§ **GIVEN PROBLEM**: Reproduce the listing below word for word, keeping every line in order without changes or omissions.

Scene-based reasoning records

....

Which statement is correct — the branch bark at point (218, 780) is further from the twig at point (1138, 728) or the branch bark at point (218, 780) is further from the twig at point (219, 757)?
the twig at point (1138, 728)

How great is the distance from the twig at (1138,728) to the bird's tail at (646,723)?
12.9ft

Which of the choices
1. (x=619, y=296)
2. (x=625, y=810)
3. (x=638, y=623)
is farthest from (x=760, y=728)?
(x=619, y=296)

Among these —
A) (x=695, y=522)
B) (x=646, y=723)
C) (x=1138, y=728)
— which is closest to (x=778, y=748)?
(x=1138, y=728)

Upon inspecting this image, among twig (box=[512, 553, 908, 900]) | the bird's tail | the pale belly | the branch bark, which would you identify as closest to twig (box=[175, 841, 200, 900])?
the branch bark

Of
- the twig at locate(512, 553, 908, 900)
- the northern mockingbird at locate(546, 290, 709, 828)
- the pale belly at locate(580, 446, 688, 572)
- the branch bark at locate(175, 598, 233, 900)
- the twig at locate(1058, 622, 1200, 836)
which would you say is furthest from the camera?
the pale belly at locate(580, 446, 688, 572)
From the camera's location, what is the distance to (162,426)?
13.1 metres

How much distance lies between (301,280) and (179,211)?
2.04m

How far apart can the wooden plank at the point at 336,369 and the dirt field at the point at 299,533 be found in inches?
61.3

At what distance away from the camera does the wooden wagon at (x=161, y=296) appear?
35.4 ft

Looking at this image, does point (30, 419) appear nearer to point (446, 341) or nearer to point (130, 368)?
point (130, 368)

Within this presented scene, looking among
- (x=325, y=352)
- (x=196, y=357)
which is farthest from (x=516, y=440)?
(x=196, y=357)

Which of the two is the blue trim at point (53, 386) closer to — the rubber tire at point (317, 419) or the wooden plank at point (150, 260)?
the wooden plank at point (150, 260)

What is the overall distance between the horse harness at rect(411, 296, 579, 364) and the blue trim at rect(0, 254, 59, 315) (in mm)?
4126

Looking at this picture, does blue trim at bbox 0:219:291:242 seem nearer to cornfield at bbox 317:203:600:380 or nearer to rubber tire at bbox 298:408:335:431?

....

§ **WRITTEN RESPONSE**:
Which statement is correct — the branch bark at point (218, 780) is further from the twig at point (1138, 728) or the branch bark at point (218, 780) is further from the twig at point (219, 757)?
the twig at point (1138, 728)

How great is the distance from the twig at (1138,728) to the bird's tail at (646,723)?
12.9ft

Which of the choices
1. (x=619, y=296)
2. (x=625, y=810)
3. (x=638, y=623)
is farthest from (x=760, y=728)?
(x=619, y=296)

Among these —
A) (x=695, y=522)
B) (x=646, y=723)
C) (x=1138, y=728)
— which is closest to (x=778, y=748)?
(x=1138, y=728)

Upon inspecting this image, among twig (box=[512, 553, 908, 900]) | the bird's tail | the pale belly | the branch bark, which would you identify as closest to twig (box=[175, 841, 200, 900])?
the branch bark

Of
- the twig at locate(512, 553, 908, 900)
- the northern mockingbird at locate(546, 290, 709, 828)
- the pale belly at locate(580, 446, 688, 572)
- the branch bark at locate(175, 598, 233, 900)
- the twig at locate(1058, 622, 1200, 836)
which would you say is furthest from the camera?
the pale belly at locate(580, 446, 688, 572)
From the camera's location, what is the distance to (162,426)?
13.1 metres

How much distance lies between (301,280) and (179,211)?
2.04m

How far apart can the wooden plank at the point at 336,369 and the dirt field at the point at 299,533 be found in inches?
61.3

At what distance away from the camera does the wooden wagon at (x=161, y=296) appear?
35.4 ft

Looking at this image, does point (30, 419) appear nearer to point (446, 341) or nearer to point (130, 368)?
point (130, 368)

Within this presented scene, looking among
- (x=325, y=352)
- (x=196, y=357)
which is farthest from (x=516, y=440)?
(x=196, y=357)

Which of the two is the blue trim at point (53, 386) closer to — the rubber tire at point (317, 419) or the wooden plank at point (150, 260)?
the wooden plank at point (150, 260)

What is the overall distance between the horse harness at rect(411, 296, 579, 364) and the blue trim at rect(0, 254, 59, 315) (in mm)?
4126

Looking at this picture, does blue trim at bbox 0:219:291:242 seem nearer to cornfield at bbox 317:203:600:380 or nearer to rubber tire at bbox 298:408:335:431?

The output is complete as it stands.